Deepen institutional openness and enhance the discourse power of international trade rules competition. Efforts will be made to promote institutional openness in terms of rules, regulations, management, standards, etc., implement the strategy of upgrading the pilot free trade zone, construct the Hainan Free Trade Port with high standards, actively connect with international high standard economic and trade rules, conduct pilot projects, and focus on intellectual property protection, electronic authentication, government procurement, green and low-carbon areas, exploring the connection and compatibility between domestic rules and international common rules. Proactively shaping international trade rules, proposing Chinese solutions in areas such as digital trade facilitation, cross-border data flow, mutual recognition of green standards, resilience of production and supply chains, and new energy. Strengthen international green and low-carbon cooperation, establish product carbon footprint accounting standards and certification systems that are in line with international standards, and promote the green and low-carbon transformation of trade. Actively safeguarding the interests of countries in the global South in the competition of trade rules, promoting the applicability of principles such as special and differential treatment and fair development space, enhancing the voice of developing countries in rules, and promoting more fair and just international trade governance.

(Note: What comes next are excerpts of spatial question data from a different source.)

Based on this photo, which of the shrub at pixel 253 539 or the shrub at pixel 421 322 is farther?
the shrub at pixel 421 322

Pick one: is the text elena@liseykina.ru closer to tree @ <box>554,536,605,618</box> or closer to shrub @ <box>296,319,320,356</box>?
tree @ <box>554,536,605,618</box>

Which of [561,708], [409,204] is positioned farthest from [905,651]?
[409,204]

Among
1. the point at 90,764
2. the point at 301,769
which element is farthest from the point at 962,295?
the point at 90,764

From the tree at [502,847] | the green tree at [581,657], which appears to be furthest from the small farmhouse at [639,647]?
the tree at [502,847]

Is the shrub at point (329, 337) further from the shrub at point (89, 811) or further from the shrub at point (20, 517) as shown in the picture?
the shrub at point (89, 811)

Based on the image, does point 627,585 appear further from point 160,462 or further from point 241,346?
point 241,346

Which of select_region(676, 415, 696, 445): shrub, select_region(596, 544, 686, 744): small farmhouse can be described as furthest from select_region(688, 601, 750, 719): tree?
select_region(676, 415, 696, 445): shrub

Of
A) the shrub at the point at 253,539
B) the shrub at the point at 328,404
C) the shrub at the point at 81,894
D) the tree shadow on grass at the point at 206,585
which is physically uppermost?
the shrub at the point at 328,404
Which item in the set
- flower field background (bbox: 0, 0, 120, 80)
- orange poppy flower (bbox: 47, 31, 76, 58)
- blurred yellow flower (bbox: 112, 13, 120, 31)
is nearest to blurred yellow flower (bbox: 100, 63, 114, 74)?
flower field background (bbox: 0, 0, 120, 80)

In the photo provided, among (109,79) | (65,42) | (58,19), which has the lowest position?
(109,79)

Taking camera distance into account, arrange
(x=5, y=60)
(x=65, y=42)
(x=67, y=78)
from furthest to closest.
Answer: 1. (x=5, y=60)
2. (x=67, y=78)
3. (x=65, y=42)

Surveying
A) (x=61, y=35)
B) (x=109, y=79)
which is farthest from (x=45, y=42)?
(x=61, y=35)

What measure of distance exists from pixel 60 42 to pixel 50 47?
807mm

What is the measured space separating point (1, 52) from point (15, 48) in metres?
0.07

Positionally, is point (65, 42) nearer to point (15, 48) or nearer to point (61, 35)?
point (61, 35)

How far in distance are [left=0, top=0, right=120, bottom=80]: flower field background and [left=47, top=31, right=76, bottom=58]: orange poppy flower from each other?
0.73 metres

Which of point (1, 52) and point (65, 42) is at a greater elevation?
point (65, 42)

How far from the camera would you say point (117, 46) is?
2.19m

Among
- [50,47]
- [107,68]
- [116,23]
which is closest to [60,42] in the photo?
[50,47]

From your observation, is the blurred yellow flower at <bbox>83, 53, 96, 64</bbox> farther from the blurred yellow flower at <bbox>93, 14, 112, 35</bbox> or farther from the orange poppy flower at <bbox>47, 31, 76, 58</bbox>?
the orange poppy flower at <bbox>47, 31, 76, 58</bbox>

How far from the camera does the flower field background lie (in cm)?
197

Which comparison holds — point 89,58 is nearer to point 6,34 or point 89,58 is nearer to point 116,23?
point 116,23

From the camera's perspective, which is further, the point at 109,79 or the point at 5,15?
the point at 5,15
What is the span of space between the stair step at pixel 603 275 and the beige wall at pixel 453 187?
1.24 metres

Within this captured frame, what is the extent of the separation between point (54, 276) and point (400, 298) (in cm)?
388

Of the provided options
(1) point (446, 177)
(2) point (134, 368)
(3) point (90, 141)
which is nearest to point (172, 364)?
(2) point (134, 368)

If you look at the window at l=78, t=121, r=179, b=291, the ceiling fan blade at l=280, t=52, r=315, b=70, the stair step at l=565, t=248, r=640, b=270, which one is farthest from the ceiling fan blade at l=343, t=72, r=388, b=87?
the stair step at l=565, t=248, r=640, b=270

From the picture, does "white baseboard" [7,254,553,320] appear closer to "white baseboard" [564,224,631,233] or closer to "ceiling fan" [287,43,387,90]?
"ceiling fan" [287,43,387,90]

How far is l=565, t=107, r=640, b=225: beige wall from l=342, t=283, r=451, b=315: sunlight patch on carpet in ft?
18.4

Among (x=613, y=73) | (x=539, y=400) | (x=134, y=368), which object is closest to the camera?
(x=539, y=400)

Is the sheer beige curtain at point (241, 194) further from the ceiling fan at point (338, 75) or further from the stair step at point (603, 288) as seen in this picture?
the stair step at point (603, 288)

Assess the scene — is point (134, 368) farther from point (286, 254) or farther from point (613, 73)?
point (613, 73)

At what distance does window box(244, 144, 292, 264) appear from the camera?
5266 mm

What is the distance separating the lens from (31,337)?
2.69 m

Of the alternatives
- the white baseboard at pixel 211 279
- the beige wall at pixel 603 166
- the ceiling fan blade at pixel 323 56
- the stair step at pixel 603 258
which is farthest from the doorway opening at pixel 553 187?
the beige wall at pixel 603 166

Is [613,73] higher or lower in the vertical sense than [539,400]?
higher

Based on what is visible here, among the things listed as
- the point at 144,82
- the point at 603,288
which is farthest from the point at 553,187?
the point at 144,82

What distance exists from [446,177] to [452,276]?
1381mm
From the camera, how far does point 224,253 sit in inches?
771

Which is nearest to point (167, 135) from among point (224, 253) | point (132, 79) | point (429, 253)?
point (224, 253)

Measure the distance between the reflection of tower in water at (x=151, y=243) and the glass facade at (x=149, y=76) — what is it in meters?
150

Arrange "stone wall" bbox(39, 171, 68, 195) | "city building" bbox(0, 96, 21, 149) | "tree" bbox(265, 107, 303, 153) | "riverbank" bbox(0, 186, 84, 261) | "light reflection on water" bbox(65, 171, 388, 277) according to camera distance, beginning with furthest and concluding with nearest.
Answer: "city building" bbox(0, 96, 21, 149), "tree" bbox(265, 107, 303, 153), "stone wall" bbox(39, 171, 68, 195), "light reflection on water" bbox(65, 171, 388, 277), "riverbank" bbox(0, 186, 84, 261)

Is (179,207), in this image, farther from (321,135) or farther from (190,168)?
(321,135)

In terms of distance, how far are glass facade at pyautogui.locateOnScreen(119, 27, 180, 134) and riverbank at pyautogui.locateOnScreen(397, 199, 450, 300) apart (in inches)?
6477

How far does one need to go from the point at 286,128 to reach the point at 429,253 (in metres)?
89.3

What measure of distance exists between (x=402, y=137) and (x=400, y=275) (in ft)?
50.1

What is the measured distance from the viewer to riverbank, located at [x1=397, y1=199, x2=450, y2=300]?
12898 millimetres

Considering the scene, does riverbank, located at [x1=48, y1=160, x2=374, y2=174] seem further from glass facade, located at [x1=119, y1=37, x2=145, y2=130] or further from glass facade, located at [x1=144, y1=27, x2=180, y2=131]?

Promote the upgrading of trade quality and strengthen new drivers of trade. Promote the high-quality development of service trade, implement the national negative list for cross-border service trade, encourage the export of professional services such as research and development design, consulting, finance, accounting, and law, support the development of cross-border service outsourcing in fields such as new energy, digital intelligence, biomedicine, low-carbon environmental protection, and engineering design, and cultivate the "China Service" brand. Promote the high-quality development of digital trade, consolidate the construction of digital infrastructure, initiate the construction of national digital trade demonstration zones, cultivate leading enterprises in digital trade, promote the unmanned and intelligent transformation of overseas warehouses, and improve trade efficiency. Vigorously developing green trade, building a "full lifecycle" green trade system, promoting low-carbon transformation of high energy consuming industries and coordinated trade of green products, consolidating the export of "new three types", supporting the export of emerging green intermediate products such as green hydrogen energy equipment, offshore wind power modules, and bio based new materials, and expanding new advantages of green trade.